→ Dokumenttext
**********
Debatte um Chantals Tod: Bürgermeister sprachlos
Bürgerschaft debattiert personelle und fachliche Konsequenzen aus dem Tod der Elfjährigen. SPD-Bürgermeister Olaf Scholz begnügte sich mit Zuhören.
Olaf Scholz gilt nicht als wortkarg. Auch nicht als Politiker, der sich in Krisen wegduckt oder sie sprachlos aussitzt. Eher schon schlägt er mit der Faust auf den Tisch. Beim Thema "Konsequenzen aus Chantals Tod" nun gab es am Mittwoch einen anderen, den stillen Olaf Scholz in der Bürgerschaft zu erleben: Nicht mal von der vereinigten Opposition ließ der SPD-Bürgermeister sich in die Debatte locken, sondern lauschte anderthalb Stunden konzentriert den Rednern. "Wer Führung bestellt, wird Schweigen ernten", erboste sich prompt ein Christdemokrat auf dem Rathausflur über Scholz Performance.
Zuvor hatten CDU, GAL und FDP den Bürgermeister einhellig aufgefordert, das Wort zu ergreifen und sich in seiner Eigenschaft als Dienstherr des umstrittenen Bezirksamtsleiters Markus Schreiber zu äußern. Dessen "eklatantes und zurechenbares Versagen", so GAL-Fraktionschef Jens Kerstan, bestehe darin, dass Schreiber "jahrelang wusste, dass etwas getan werden muss, aber nicht gehandelt hat". Scholz müsse personelle Konsequenzen ziehen und, sekundierte der CDU-Abgeordnete Dennis Gladiator, "den Saustall Mitte endlich ausmisten".
**********
→ Datensätze
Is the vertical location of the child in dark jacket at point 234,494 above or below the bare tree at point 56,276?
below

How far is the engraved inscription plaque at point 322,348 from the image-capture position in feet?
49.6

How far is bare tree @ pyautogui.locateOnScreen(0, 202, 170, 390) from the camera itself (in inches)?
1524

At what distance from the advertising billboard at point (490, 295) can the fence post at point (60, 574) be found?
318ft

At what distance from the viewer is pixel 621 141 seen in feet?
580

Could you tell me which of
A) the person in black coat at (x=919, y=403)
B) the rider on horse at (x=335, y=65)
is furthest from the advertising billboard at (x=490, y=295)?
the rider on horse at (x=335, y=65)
**********
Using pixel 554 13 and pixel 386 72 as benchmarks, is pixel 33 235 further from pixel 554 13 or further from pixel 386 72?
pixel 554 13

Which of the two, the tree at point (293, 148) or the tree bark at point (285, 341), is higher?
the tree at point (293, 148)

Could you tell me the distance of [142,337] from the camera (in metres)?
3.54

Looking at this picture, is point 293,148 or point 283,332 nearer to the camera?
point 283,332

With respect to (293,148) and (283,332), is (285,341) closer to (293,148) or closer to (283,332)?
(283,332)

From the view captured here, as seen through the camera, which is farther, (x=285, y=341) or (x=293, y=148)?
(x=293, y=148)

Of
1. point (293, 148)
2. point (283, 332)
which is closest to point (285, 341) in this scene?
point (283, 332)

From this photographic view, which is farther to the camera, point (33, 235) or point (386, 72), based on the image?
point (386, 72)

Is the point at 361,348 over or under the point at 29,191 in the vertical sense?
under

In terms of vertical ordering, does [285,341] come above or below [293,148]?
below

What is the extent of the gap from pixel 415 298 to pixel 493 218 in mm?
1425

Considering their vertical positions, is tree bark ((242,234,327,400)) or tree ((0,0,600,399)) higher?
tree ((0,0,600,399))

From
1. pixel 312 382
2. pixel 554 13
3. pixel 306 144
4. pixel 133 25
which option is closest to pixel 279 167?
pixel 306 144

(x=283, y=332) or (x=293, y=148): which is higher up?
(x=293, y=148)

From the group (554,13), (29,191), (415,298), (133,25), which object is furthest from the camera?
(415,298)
**********
→ Aufgabenstellung
1. Gib aus dem Artikel über die Debatte um Chantals Tod die Passage wörtlich wieder, die bei den Worten „Debatte um Chantals“ einsetzt und nach „über Scholz Performance.“ aufhört.
2. Führe den Artikel über die Debatte um Chantals Tod im Anschluss an seinen letzten Satz weiter.

→ Gelöste Aufgaben
1.
Debatte um Chantals Tod: Bürgermeister sprachlos
Bürgerschaft debattiert personelle und fachliche Konsequenzen aus dem Tod der Elfjährigen. SPD-Bürgermeister Olaf Scholz begnügte sich mit Zuhören.
Olaf Scholz gilt nicht als wortkarg. Auch nicht als Politiker, der sich in Krisen wegduckt oder sie sprachlos aussitzt. Eher schon schlägt er mit der Faust auf den Tisch. Beim Thema "Konsequenzen aus Chantals Tod" nun gab es am Mittwoch einen anderen, den stillen Olaf Scholz in der Bürgerschaft zu erleben: Nicht mal von der vereinigten Opposition ließ der SPD-Bürgermeister sich in die Debatte locken, sondern lauschte anderthalb Stunden konzentriert den Rednern. "Wer Führung bestellt, wird Schweigen ernten", erboste sich prompt ein Christdemokrat auf dem Rathausflur über Scholz Performance.

2.
"Es zeugt nicht von Souveränität, wenn Sie weiter schweigen", ging der CDU-Fraktionsvorsitzende Dietrich Wersich den Bürgermeister an. Es gehe nicht an, dass Scholz Interviews gebe, in der Bürgerschaft aber kein Wort heraus bringe. "Das Parlament ist der richtige Ort, um zu benennen, welche Schlussfolgerungen sie ziehen", so Wersich. Scholz hatte in der Welt angekündigt, erst alle Hintergründe von Chantals aufklären zu wollen, ehe er die Frage der Verantwortung und gar personeller Konsequenzen angehen werde.
Gleich mehrere Redner warfen Scholz vor, er knicke mit seinem Zögern vor der SPD in Mitte und ihrem mächtigen Chef Johannes Kahrs ein, der schützend die Hand über Schreiber halte. Sozialsenator Detlev Scheele (SPD), der für den Senat sprach, ging mit keinem Wort auf die Personalie Schreiber ein, kündigte dafür aber wesentliche Änderungen im Jugendhilfesystem an. Das immerhin brachte ihm überparteilich Applaus ein.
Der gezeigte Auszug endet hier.